### To do
Rewrite every line of the items below as a JSON list of strings, one string per line, leaving out blank lines.

### Supplied data
# # # # #

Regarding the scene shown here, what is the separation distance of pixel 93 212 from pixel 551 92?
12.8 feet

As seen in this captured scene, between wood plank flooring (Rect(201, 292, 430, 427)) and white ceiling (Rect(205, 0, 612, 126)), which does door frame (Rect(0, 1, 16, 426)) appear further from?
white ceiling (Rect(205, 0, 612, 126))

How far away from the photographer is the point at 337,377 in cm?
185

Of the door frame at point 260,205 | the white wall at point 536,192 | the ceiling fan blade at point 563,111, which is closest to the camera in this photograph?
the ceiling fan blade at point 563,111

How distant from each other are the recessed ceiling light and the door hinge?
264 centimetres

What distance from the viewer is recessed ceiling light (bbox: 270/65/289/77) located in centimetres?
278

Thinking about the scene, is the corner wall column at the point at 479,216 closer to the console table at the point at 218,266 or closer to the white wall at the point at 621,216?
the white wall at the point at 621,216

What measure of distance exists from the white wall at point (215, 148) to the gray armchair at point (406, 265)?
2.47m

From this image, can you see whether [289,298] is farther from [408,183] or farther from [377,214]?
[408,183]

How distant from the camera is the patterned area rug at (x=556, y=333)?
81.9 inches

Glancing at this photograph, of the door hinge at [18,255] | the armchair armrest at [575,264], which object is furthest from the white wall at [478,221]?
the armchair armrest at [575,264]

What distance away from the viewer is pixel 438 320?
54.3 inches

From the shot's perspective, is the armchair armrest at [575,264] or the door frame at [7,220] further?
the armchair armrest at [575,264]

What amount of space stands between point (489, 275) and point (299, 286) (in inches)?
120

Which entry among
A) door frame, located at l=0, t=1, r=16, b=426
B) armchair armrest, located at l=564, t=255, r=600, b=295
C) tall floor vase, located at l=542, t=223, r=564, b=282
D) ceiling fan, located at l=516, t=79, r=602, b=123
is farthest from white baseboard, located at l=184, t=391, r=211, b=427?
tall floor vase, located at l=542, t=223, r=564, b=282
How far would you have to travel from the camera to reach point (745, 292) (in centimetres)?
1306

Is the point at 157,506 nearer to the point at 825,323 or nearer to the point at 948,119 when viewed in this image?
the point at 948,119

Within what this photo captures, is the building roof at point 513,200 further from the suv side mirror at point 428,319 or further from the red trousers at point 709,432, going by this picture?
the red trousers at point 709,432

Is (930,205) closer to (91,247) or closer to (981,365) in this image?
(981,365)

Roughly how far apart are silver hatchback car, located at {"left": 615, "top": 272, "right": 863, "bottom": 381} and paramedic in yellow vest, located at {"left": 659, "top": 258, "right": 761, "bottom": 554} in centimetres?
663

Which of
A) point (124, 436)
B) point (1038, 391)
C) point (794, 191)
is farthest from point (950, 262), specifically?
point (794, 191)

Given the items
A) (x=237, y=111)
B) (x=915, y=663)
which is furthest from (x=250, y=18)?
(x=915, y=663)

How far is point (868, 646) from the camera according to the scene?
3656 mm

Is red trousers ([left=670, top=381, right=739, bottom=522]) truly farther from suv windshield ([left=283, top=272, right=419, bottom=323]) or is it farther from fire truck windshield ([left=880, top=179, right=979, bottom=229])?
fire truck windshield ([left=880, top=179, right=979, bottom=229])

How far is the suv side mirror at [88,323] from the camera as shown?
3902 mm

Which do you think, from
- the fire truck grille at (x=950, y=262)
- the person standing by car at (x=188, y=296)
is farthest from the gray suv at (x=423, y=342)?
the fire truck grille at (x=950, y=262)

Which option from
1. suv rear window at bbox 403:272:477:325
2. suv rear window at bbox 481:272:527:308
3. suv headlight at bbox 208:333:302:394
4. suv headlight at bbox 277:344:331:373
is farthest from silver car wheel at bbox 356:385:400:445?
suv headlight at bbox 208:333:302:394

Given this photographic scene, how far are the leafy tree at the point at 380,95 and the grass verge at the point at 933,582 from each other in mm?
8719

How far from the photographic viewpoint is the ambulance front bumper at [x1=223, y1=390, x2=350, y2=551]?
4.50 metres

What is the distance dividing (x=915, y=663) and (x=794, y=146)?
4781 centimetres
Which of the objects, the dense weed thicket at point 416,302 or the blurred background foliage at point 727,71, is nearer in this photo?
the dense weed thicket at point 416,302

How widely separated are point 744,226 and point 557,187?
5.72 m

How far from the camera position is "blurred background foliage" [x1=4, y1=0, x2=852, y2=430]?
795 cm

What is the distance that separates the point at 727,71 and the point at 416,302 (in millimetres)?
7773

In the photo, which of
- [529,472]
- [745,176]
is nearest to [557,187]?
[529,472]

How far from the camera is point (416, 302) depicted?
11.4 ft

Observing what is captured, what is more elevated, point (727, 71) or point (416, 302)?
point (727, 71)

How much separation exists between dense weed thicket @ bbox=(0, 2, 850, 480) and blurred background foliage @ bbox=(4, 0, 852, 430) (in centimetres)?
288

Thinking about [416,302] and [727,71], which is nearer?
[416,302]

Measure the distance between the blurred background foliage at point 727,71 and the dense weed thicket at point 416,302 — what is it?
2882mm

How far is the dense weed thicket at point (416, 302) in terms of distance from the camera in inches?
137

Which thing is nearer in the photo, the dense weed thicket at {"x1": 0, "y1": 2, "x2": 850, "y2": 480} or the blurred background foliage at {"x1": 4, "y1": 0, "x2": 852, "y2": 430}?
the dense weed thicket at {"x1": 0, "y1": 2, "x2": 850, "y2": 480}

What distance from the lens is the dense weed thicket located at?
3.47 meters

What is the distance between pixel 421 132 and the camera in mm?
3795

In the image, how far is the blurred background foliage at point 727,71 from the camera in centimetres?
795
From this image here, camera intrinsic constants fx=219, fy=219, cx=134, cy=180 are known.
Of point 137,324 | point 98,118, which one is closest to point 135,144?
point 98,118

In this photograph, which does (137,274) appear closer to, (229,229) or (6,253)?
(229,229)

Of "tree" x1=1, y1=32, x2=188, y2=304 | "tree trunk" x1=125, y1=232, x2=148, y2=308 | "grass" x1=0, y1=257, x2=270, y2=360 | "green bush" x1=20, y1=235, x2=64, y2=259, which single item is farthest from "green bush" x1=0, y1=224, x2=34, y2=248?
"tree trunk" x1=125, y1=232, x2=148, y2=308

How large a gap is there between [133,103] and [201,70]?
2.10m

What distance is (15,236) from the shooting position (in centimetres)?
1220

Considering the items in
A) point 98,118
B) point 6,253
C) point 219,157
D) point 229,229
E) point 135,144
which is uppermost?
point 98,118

# # # # #

### Answer for this exercise
[
  "Regarding the scene shown here, what is the separation distance of pixel 93 212 from pixel 551 92?",
  "12.8 feet",
  "As seen in this captured scene, between wood plank flooring (Rect(201, 292, 430, 427)) and white ceiling (Rect(205, 0, 612, 126)), which does door frame (Rect(0, 1, 16, 426)) appear further from?",
  "white ceiling (Rect(205, 0, 612, 126))",
  "How far away from the photographer is the point at 337,377 in cm?",
  "185",
  "Of the door frame at point 260,205 | the white wall at point 536,192 | the ceiling fan blade at point 563,111, which is closest to the camera in this photograph?",
  "the ceiling fan blade at point 563,111",
  "How distant from each other are the recessed ceiling light and the door hinge?",
  "264 centimetres",
  "What distance from the viewer is recessed ceiling light (bbox: 270/65/289/77) located in centimetres?",
  "278",
  "Thinking about the scene, is the corner wall column at the point at 479,216 closer to the console table at the point at 218,266 or closer to the white wall at the point at 621,216?",
  "the white wall at the point at 621,216",
  "What measure of distance exists from the white wall at point (215, 148) to the gray armchair at point (406, 265)?",
  "2.47m",
  "From this image, can you see whether [289,298] is farther from [408,183] or farther from [377,214]?",
  "[408,183]",
  "How distant from the camera is the patterned area rug at (x=556, y=333)?",
  "81.9 inches",
  "Glancing at this photograph, of the door hinge at [18,255] | the armchair armrest at [575,264], which object is furthest from the white wall at [478,221]?",
  "the armchair armrest at [575,264]",
  "What distance away from the viewer is pixel 438 320?",
  "54.3 inches",
  "From the shot's perspective, is the armchair armrest at [575,264] or the door frame at [7,220] further?",
  "the armchair armrest at [575,264]",
  "What amount of space stands between point (489, 275) and point (299, 286) (in inches)?",
  "120",
  "Which entry among",
  "A) door frame, located at l=0, t=1, r=16, b=426",
  "B) armchair armrest, located at l=564, t=255, r=600, b=295",
  "C) tall floor vase, located at l=542, t=223, r=564, b=282",
  "D) ceiling fan, located at l=516, t=79, r=602, b=123",
  "is farthest from white baseboard, located at l=184, t=391, r=211, b=427?",
  "tall floor vase, located at l=542, t=223, r=564, b=282",
  "How far would you have to travel from the camera to reach point (745, 292) (in centimetres)?",
  "1306",
  "Is the point at 157,506 nearer to the point at 825,323 or nearer to the point at 948,119 when viewed in this image?",
  "the point at 948,119",
  "Within what this photo captures, is the building roof at point 513,200 further from the suv side mirror at point 428,319 or further from the red trousers at point 709,432, going by this picture?",
  "the red trousers at point 709,432",
  "Is (930,205) closer to (91,247) or closer to (981,365) in this image?",
  "(981,365)",
  "Roughly how far apart are silver hatchback car, located at {\"left\": 615, \"top\": 272, \"right\": 863, \"bottom\": 381} and paramedic in yellow vest, located at {\"left\": 659, \"top\": 258, \"right\": 761, \"bottom\": 554} in centimetres?",
  "663",
  "Which of",
  "A) point (124, 436)",
  "B) point (1038, 391)",
  "C) point (794, 191)",
  "is farthest from point (950, 262), specifically?",
  "point (794, 191)",
  "Given the items",
  "A) (x=237, y=111)",
  "B) (x=915, y=663)",
  "which is furthest from (x=250, y=18)?",
  "(x=915, y=663)",
  "How far is point (868, 646) from the camera according to the scene?",
  "3656 mm",
  "Is red trousers ([left=670, top=381, right=739, bottom=522]) truly farther from suv windshield ([left=283, top=272, right=419, bottom=323]) or is it farther from fire truck windshield ([left=880, top=179, right=979, bottom=229])?",
  "fire truck windshield ([left=880, top=179, right=979, bottom=229])",
  "How far is the suv side mirror at [88,323] from the camera as shown?",
  "3902 mm",
  "Which do you think, from",
  "- the fire truck grille at (x=950, y=262)",
  "- the person standing by car at (x=188, y=296)",
  "is farthest from the gray suv at (x=423, y=342)?",
  "the fire truck grille at (x=950, y=262)",
  "Which option from",
  "1. suv rear window at bbox 403:272:477:325",
  "2. suv rear window at bbox 481:272:527:308",
  "3. suv headlight at bbox 208:333:302:394",
  "4. suv headlight at bbox 277:344:331:373",
  "is farthest from silver car wheel at bbox 356:385:400:445?",
  "suv headlight at bbox 208:333:302:394",
  "Given this photographic scene, how far are the leafy tree at the point at 380,95 and the grass verge at the point at 933,582 from each other in mm?",
  "8719",
  "How far from the photographic viewpoint is the ambulance front bumper at [x1=223, y1=390, x2=350, y2=551]?",
  "4.50 metres",
  "What is the distance dividing (x=915, y=663) and (x=794, y=146)?",
  "4781 centimetres",
  "Which of the objects, the dense weed thicket at point 416,302 or the blurred background foliage at point 727,71, is nearer in this photo?",
  "the dense weed thicket at point 416,302",
  "How widely separated are point 744,226 and point 557,187?",
  "5.72 m",
  "How far from the camera position is \"blurred background foliage\" [x1=4, y1=0, x2=852, y2=430]?",
  "795 cm",
  "What is the distance that separates the point at 727,71 and the point at 416,302 (in millimetres)?",
  "7773",
  "In the photo, which of",
  "- [529,472]",
  "- [745,176]",
  "is nearest to [557,187]?",
  "[529,472]",
  "How far from the camera is point (416, 302) depicted?",
  "11.4 ft",
  "Observing what is captured, what is more elevated, point (727, 71) or point (416, 302)?",
  "point (727, 71)",
  "How much separation exists between dense weed thicket @ bbox=(0, 2, 850, 480) and blurred background foliage @ bbox=(4, 0, 852, 430) (in centimetres)?",
  "288",
  "Thinking about [416,302] and [727,71], which is nearer?",
  "[416,302]",
  "Measure the distance between the blurred background foliage at point 727,71 and the dense weed thicket at point 416,302 — what is it?",
  "2882mm",
  "How far is the dense weed thicket at point (416, 302) in terms of distance from the camera in inches?",
  "137",
  "Which thing is nearer in the photo, the dense weed thicket at {\"x1\": 0, \"y1\": 2, \"x2\": 850, \"y2\": 480} or the blurred background foliage at {\"x1\": 4, \"y1\": 0, \"x2\": 852, \"y2\": 430}?",
  "the dense weed thicket at {\"x1\": 0, \"y1\": 2, \"x2\": 850, \"y2\": 480}",
  "What distance from the lens is the dense weed thicket located at?",
  "3.47 meters",
  "What is the distance between pixel 421 132 and the camera in mm?",
  "3795",
  "In the image, how far is the blurred background foliage at point 727,71 from the camera in centimetres?",
  "795",
  "From this image here, camera intrinsic constants fx=219, fy=219, cx=134, cy=180 are known.",
  "Of point 137,324 | point 98,118, which one is closest to point 135,144?",
  "point 98,118",
  "In this photograph, which does (137,274) appear closer to, (229,229) or (6,253)?",
  "(229,229)",
  "Of \"tree\" x1=1, y1=32, x2=188, y2=304 | \"tree trunk\" x1=125, y1=232, x2=148, y2=308 | \"grass\" x1=0, y1=257, x2=270, y2=360 | \"green bush\" x1=20, y1=235, x2=64, y2=259, which single item is farthest from \"green bush\" x1=0, y1=224, x2=34, y2=248?",
  "\"tree trunk\" x1=125, y1=232, x2=148, y2=308",
  "How large a gap is there between [133,103] and [201,70]?",
  "2.10m",
  "What distance is (15,236) from the shooting position (in centimetres)?",
  "1220",
  "Considering the items in",
  "A) point 98,118",
  "B) point 6,253",
  "C) point 219,157",
  "D) point 229,229",
  "E) point 135,144",
  "which is uppermost?",
  "point 98,118"
]